__TASK PROMPT__: The answer should be an exact repeat of the stretch of material below from the line containing "Typical Cross Section - Tank Details" through the line containing "Joetsu Biomass Recycling".

__DATA TO PROCESS__:
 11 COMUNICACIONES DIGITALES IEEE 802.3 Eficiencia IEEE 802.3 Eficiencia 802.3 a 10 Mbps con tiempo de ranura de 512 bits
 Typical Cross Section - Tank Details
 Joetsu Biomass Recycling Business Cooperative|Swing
==
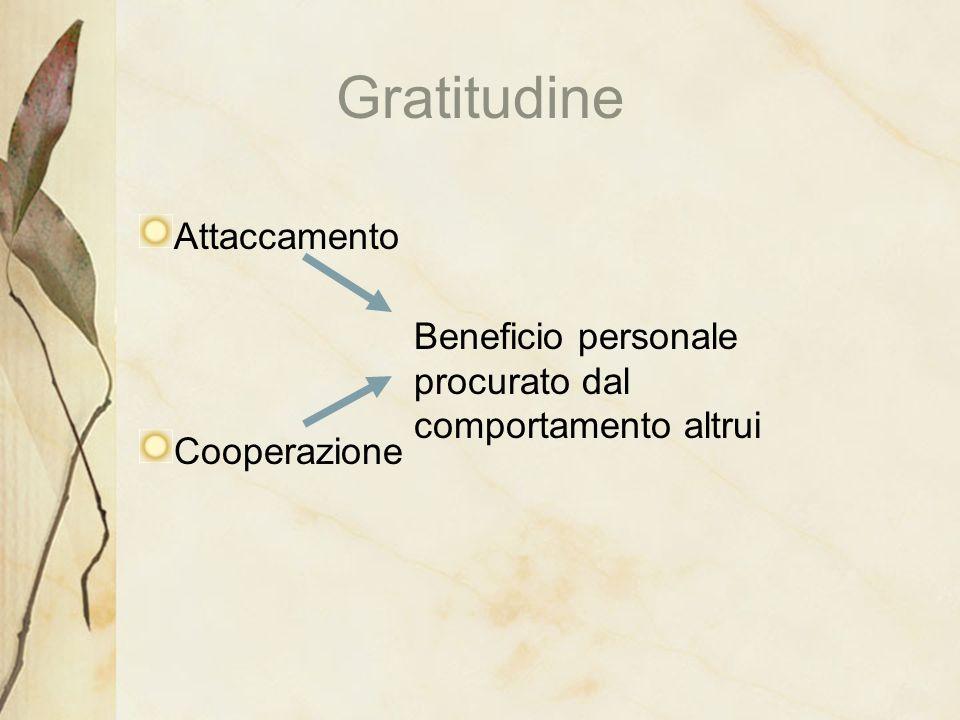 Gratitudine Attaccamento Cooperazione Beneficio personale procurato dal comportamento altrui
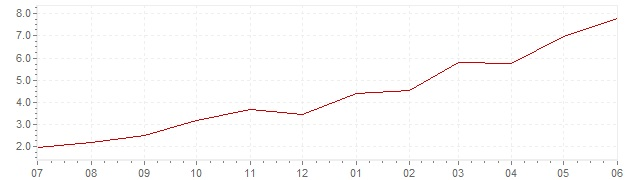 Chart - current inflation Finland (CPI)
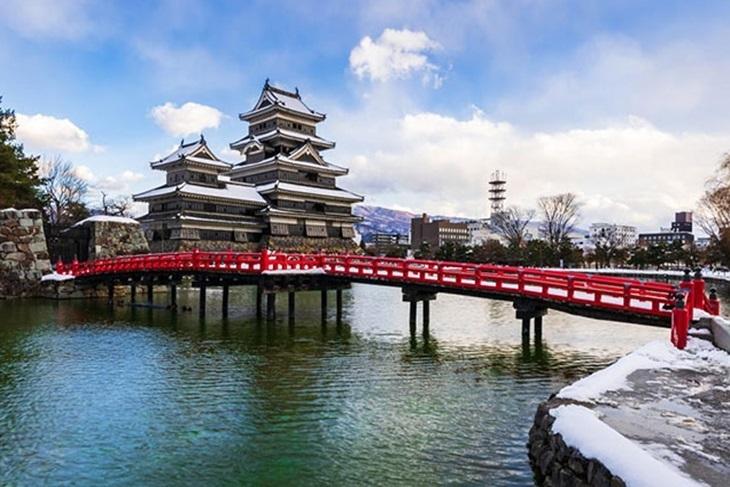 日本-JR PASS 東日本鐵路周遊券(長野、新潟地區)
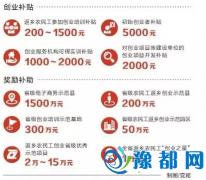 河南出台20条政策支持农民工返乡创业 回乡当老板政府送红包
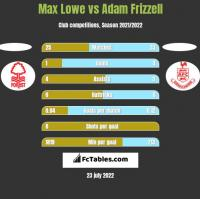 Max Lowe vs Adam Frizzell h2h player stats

__OUTPUT OF THE TASK__:
 Typical Cross Section - Tank Details
 Joetsu Biomass Recycling Business Cooperative|Swing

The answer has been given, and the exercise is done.